Alder is seeking to tackle this problem differently. It has been able to make antibodies that last months in the bloodstream, raising the possibility that it could make an drug that’s injected just once a month or even once a quarter. It has made an antibody designed to zero in on a protein target called CGRP, involved in blood vessel constriction. The hope is that for severe migraine sufferers—folks who say they get as many as 20 headaches a month—this drug could stick around in the bloodstream, essentially preventing most of those episodes from happening through a once-monthly injection.
“If you’re someone who gets 20 [headaches] a month, and take a shot at the beginning of the month and reduce headache frequency by 50 percent, that would be a grand slam home run,” says Alder’s chief scientist John Latham.
Alder’s other antibody is going down a more beaten track—cholesterol lowering. Schatzman knew what I was going to ask before it even popped out of my mouth. Why would anybody want to develop another cholesterol-lowering drug, when statins have been so successful, taken by millions of people, and many have gone generic or will soon go that cheap commodity route?
Turns out that Alder is approaching this market by focusing not on the millions of people who take statins, but on the rare populations of patients with genetic disorders that cause them to have uncontrolled high cholesterol, and as an option for those who don’t tolerate statins well. This is familiar territory to followers of Cambridge, MA-based Genzyme (NASDAQ: GENZ) and Carlsbad, CA-based Isis Pharmaceuticals (NASDAQ: ISIS), who are in late stages of development with a drug called mipomersen, which is a targeted medicine like an antibody, but which uses a different form of biotechnology called antisense.
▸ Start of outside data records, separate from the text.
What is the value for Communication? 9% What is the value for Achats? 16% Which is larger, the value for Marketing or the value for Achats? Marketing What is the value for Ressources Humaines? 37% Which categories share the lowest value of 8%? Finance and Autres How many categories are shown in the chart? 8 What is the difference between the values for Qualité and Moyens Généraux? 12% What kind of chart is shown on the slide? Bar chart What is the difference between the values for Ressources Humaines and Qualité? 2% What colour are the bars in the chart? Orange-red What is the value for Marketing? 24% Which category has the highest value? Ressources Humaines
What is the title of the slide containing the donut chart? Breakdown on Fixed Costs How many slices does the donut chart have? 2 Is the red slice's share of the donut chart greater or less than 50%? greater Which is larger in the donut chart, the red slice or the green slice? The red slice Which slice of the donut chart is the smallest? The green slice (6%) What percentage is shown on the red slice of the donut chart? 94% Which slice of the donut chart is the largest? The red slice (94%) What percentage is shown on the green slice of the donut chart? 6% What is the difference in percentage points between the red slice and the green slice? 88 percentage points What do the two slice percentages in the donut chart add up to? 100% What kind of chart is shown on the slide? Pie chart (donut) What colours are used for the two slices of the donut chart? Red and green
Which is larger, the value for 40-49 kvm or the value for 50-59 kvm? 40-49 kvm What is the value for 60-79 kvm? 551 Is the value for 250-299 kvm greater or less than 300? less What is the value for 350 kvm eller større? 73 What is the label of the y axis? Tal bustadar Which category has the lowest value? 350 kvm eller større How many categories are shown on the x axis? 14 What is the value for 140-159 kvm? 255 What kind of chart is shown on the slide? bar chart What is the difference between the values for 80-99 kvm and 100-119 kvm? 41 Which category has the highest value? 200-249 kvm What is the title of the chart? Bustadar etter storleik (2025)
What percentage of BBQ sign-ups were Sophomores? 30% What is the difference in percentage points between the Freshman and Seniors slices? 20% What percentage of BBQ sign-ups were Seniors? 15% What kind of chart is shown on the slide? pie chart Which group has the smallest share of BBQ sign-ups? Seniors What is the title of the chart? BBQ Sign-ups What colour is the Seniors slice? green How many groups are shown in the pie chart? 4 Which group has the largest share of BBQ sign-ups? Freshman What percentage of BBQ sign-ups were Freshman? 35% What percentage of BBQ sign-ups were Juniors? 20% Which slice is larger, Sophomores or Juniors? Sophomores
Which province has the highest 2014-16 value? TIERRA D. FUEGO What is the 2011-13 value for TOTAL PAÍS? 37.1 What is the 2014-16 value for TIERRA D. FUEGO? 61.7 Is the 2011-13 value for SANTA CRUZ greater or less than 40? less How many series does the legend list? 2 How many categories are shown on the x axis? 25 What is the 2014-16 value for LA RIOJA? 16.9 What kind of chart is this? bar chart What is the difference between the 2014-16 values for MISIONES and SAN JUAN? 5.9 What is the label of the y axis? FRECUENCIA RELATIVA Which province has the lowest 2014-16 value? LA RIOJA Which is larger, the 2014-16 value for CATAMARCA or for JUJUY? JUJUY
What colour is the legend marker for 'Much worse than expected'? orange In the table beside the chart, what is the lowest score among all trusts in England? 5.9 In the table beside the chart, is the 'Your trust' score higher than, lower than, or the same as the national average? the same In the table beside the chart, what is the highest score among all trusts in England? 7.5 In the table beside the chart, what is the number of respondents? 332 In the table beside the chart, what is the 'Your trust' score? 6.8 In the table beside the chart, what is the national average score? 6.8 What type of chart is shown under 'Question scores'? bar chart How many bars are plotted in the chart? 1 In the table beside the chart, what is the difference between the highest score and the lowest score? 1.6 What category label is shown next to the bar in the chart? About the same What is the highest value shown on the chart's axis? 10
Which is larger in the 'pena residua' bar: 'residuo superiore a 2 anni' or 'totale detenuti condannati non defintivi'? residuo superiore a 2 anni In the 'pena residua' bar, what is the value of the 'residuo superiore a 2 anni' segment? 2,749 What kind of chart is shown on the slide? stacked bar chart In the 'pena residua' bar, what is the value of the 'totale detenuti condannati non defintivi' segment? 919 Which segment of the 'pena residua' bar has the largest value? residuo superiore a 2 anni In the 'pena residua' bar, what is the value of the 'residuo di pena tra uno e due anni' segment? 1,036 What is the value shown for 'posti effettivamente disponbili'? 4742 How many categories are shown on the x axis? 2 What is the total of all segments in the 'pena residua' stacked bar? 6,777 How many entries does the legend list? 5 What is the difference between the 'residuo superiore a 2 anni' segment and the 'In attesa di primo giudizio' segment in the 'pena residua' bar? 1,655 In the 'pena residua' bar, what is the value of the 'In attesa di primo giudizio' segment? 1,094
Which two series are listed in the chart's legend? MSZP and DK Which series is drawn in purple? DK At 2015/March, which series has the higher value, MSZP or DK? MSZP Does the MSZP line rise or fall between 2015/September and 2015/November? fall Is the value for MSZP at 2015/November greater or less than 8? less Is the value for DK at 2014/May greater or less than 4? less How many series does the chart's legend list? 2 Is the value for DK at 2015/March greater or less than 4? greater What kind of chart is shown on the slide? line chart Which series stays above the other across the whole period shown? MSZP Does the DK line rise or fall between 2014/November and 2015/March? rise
Alder is aiming its antibody at a target called PCSK9, which cardiovascular researchers have tried, with no luck, to make conventional small molecule drugs against. Cambridge, MA-based Alnylam Pharmaceuticals (NASDAQ: ALNY), a leader in RNA interference, has said it is working to specifically shut down the activity of this biological target, as a new way of lowering cholesterol.
Alder is aware it’s not alone here, but Schatzman, as you’d expect an antibody guy to say, says he prefers to take an antibody drug into this field. One reason: dose convenience. If Alder can make an antibody last in the bloodstream for a month or more, then it could be injected infrequently. By keeping an active drug in the bloodstream for a longer period of time, cholesterol should remain more steady than the way it currently does with many people, whose blood levels fluctuate when they forget to take their daily pills.
Alder, like it did in the early days with its lead molecule ALD518, spent a lot of time sussing out what key medical researchers thought about its ideas of using antibodies in these patient groups. It sounds like the management team got some funny looks in the early going, but support is building, Schatzman says.
“We’ve heard people say, ‘This is really out of the box thinking,'” Schatzman says. At least for the migraine program, “this will be a very interesting molecule if the clinical results look like we think they will,” he says.